Astro’s Playroom: Video Game Review

I have finally, after much waiting, obtained a PS5. With that, among other things, comes Astro’s Playroom, a platformer designed to showcase the features of the Dual-Sense Controller.

Astro’s Playroom is the best kind of fanservice. It’s not the leering risque fanservice of Compile Heart’s games. Nor is it the kind of gatekeeping, cryptic pointless fare that rewards memorization of trivia and shuts out newcomers. This is a love letter to the history of Sony’s hardware without being pandering or shutting out newer fans.

One of the levels in Astro's Playroom.

Astro’s Playroom features Astro, the latest attempt at a mascot from Sony, first appearing in The Playroom (showing off the Eye-Toy), and then the game Astrobot Rescue Mission for PSVR. Astro’s Playroom puts you in a series of levels based around parts of the PS5 (RAM, the SSD, the Video Card, and the CPU cooling system), and with additional themes based the previous 4 generations of Sony consoles.

Each level plays, generally like an ordinary platformer. You’ll make your way through levels, fighting enemies, doing platforming puzzles, and getting collectibles. The collectibles take the form of “Artifacts” – old pieces of Sony gaming hardware from the relevant console generation (ranging from peripherals like the PS1 multitap to variant hardware like the PSP Go) – and “Puzzle Pieces” – which go into murals on the walls of “The Lab” where you can explore 3D models of Sony gaming hardware

However, it doesn’t stop there, as each level of the game has a variety of little shout outs to other games and moments in Sony’s history, from the rubber duck tech demo, to various major titles that appeared on each platform (like references to Crash Bandicoot, Silent Hill, Ape Escape, and so on), with each level ending with a shout out to that generation of console’s startup or menu screen.

Footage of Astro's Playroom with a shout-out to Resident Evil.

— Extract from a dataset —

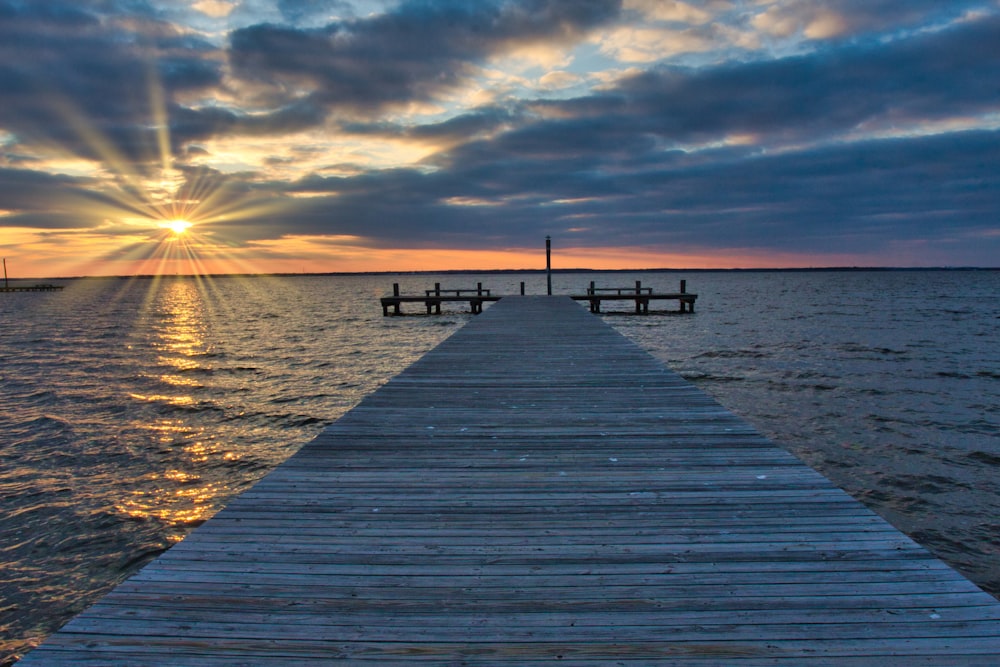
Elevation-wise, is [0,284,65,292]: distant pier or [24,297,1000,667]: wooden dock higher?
[0,284,65,292]: distant pier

The levels control incredibly well, with the levels mixing regular platformer gameplay, and some additional gameplay chunks that are based around elements of the Dual-Sense controller. These range from rolling Astro around in a ball using the touch pad, or using the adaptive triggers to manage the thrust on a rocket ship, or tilting a controller to help climb a wall.

This all makes for an immensely fun launch title, though I wouldn’t have minded having just a couple, smaller bonus levels for the Vita and the PSP.

At present, Astro’s Playroom is only available for the PS5, and comes pre-loaded on the system. So, if you want to get one, um… I recommend following Wario64 at present for drop information.